Written task:
Can you update the records below by swapping every "automated SDO event catalogue" for "SDO event archive" and leaving everything else as it is?

Supplied records:
------------------------------------
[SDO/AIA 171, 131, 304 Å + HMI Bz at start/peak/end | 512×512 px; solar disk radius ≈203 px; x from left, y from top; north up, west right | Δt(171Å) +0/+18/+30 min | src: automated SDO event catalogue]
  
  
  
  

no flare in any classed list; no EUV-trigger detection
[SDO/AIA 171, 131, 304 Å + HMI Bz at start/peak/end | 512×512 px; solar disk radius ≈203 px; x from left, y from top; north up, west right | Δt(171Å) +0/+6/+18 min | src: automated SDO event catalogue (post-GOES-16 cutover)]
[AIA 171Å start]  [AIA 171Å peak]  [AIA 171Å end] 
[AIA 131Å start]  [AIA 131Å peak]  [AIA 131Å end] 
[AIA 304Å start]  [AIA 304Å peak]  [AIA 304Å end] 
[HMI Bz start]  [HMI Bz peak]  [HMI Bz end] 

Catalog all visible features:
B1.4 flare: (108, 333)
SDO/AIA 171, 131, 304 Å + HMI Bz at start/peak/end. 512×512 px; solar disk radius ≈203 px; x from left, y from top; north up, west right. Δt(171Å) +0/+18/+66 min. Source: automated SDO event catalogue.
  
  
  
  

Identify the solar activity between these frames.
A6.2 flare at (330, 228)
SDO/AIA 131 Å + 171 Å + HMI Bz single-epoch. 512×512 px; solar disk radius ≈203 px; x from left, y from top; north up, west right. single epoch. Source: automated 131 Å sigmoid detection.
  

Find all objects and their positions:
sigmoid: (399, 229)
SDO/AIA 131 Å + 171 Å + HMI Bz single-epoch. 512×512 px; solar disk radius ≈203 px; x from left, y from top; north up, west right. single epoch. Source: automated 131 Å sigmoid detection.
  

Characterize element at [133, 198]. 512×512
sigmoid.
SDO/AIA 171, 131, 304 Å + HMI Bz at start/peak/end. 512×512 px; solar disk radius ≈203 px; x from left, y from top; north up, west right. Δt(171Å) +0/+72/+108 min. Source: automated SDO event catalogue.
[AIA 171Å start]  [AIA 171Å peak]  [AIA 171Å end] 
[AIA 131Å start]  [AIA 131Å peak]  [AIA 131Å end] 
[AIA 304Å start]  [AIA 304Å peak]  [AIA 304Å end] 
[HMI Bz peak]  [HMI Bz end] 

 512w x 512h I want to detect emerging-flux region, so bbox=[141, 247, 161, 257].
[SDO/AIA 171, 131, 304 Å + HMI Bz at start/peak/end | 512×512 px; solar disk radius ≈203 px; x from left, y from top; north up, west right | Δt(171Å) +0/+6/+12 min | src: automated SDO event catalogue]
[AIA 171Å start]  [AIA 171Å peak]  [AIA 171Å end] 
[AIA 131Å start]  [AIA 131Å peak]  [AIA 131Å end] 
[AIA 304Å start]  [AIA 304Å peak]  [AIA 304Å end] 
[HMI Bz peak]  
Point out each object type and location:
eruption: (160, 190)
------------------------------------
Reply:
[SDO/AIA 171, 131, 304 Å + HMI Bz at start/peak/end | 512×512 px; solar disk radius ≈203 px; x from left, y from top; north up, west right | Δt(171Å) +0/+18/+30 min | src: SDO event archive]
  
  
  
  

no flare in any classed list; no EUV-trigger detection
[SDO/AIA 171, 131, 304 Å + HMI Bz at start/peak/end | 512×512 px; solar disk radius ≈203 px; x from left, y from top; north up, west right | Δt(171Å) +0/+6/+18 min | src: SDO event archive (post-GOES-16 cutover)]
[AIA 171Å start]  [AIA 171Å peak]  [AIA 171Å end] 
[AIA 131Å start]  [AIA 131Å peak]  [AIA 131Å end] 
[AIA 304Å start]  [AIA 304Å peak]  [AIA 304Å end] 
[HMI Bz start]  [HMI Bz peak]  [HMI Bz end] 

Catalog all visible features:
B1.4 flare: (108, 333)
SDO/AIA 171, 131, 304 Å + HMI Bz at start/peak/end. 512×512 px; solar disk radius ≈203 px; x from left, y from top; north up, west right. Δt(171Å) +0/+18/+66 min. Source: SDO event archive.
  
  
  
  

Identify the solar activity between these frames.
A6.2 flare at (330, 228)
SDO/AIA 131 Å + 171 Å + HMI Bz single-epoch. 512×512 px; solar disk radius ≈203 px; x from left, y from top; north up, west right. single epoch. Source: automated 131 Å sigmoid detection.
  

Find all objects and their positions:
sigmoid: (399, 229)
SDO/AIA 131 Å + 171 Å + HMI Bz single-epoch. 512×512 px; solar disk radius ≈203 px; x from left, y from top; north up, west right. single epoch. Source: automated 131 Å sigmoid detection.
  

Characterize element at [133, 198]. 512×512
sigmoid.
SDO/AIA 171, 131, 304 Å + HMI Bz at start/peak/end. 512×512 px; solar disk radius ≈203 px; x from left, y from top; north up, west right. Δt(171Å) +0/+72/+108 min. Source: SDO event archive.
[AIA 171Å start]  [AIA 171Å peak]  [AIA 171Å end] 
[AIA 131Å start]  [AIA 131Å peak]  [AIA 131Å end] 
[AIA 304Å start]  [AIA 304Å peak]  [AIA 304Å end] 
[HMI Bz peak]  [HMI Bz end] 

 512w x 512h I want to detect emerging-flux region, so bbox=[141, 247, 161, 257].
[SDO/AIA 171, 131, 304 Å + HMI Bz at start/peak/end | 512×512 px; solar disk radius ≈203 px; x from left, y from top; north up, west right | Δt(171Å) +0/+6/+12 min | src: SDO event archive]
[AIA 171Å start]  [AIA 171Å peak]  [AIA 171Å end] 
[AIA 131Å start]  [AIA 131Å peak]  [AIA 131Å end] 
[AIA 304Å start]  [AIA 304Å peak]  [AIA 304Å end] 
[HMI Bz peak]  
Point out each object type and location:
eruption: (160, 190)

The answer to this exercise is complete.